Henry Chisholm, Manager of Lochgelly:
Excerpt from Children’s employment commission mines 1842
Lochgelly Cattle-Hill and Dean-Pit Collieries. We have employed at present 94 males and 25 females, who are wrought below ground; 26 are under 18 years of age and 10 under the age of 13. Our seams of coal being thick, 5 to 8 feet, very young children are not needed – indeed they are never required; and no children ought to be employed under 12 years of age in any mines, as they lose both education and strength by being underground so early.
At some coal – workings, children commence as early as six years of age, and remain below as long as the adults.
Alexander Gillespie, 12 years old, hewer: Began work at eight years old; was born in Polmont, in Stirlingshire. Father dead eight years – died of dropsy, brought on by sitting in damp work : he was 28 years old. Can read a little, and am learning to write at night-school. (Dejected and ill informed).
Act of 1872:
By this Act no boy was allowed underground if under 12 years of age unless the seam worked was very thin and only then by the owner making application to the Home Secretary. Even then, part-time education of the boy was made compulsory.
Lochgelly became a focal point of agitation by the miners for better and safer working conditions. The Government passed legislation which was progressive but slow and the miners were getting impatient.

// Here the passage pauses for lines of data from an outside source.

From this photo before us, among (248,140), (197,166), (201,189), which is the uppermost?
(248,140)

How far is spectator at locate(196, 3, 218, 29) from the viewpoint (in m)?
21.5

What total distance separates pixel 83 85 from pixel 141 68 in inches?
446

Alex Macdonald, born 1921 worked in the pit from eight years of age became the first member of the working class to enter Parliament and was President of the British Miners’ Association he visited Lochgelly frequently and stayed with his principal henchman Henry Cook (descendant of one of Lochgelly ‘s oldest mining families) When the triumph of the eight hours day and the formation of the Fife Miners’ Union was celebrated by the first miners’ gala at Kirkcaldy 1871, Henry Cook was a principal speaker he went on to be first secretary of Fife Miners ‘ Union.
This Map shows Lochgelly in 1854, provisions for education came in the form of The Iron Company School and a Subscription School where the old Town House (now converted to flats) used to be at the bottom of High Street.

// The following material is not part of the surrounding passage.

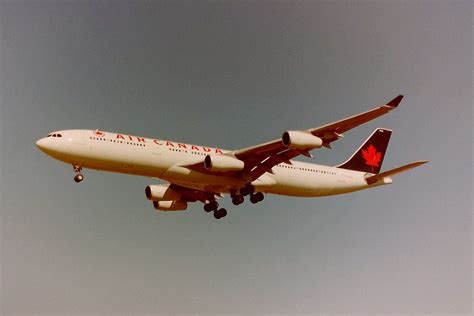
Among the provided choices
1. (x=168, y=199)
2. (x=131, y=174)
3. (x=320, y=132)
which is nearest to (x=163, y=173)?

Education in the early 19th century was fragmented. The Church of Scotland, Free Church of Scotland and the Catholic Church had embarked on school building programs to fill in the gaps in The Parish School system. Other attempts to bridge the gaps came in the form of Sunday Schools, Mission Schools, Ragged Schools, Bible Societies and Improvement classes. Scots played a major part in the development of teacher education and Scottish Schoolmasters gained a reputation for strictness and frequent use of the tawse. (a belt of horse hide split at one end that inflicted stinging punishment on the hands of pupils)
The 1872 Education act transferred the Kirk and Free Kirk schools to regional School Boards and made some provision for secondary education. In 1890 school fees were abolished, creating a state-funded, national system of compulsory free basic education with common examinations. All children aged 5 to 13 were to attend. Poverty was not accepted as an excuse and some help was supplied under the poor law, this was enforced by the School Attendance Committee. This Act resulted in a massive country wide School building and Teacher training programme, demand for places were high and for a generation after the act there was overcrowding in many classrooms with up to 70 children being taught in one room with the emphasis being on a set number of passes at exams much of the learning was by rote.
The first Lochgelly Tawse:
Although versions of ‘The Tawse’ had been around and used in schools for many years the Lochgelly version which has become so renowned starts with Saddler Robert Philp (born 1837, died 1926) at his Saddlery and Ironmongery shop in Main Street Lochgelly.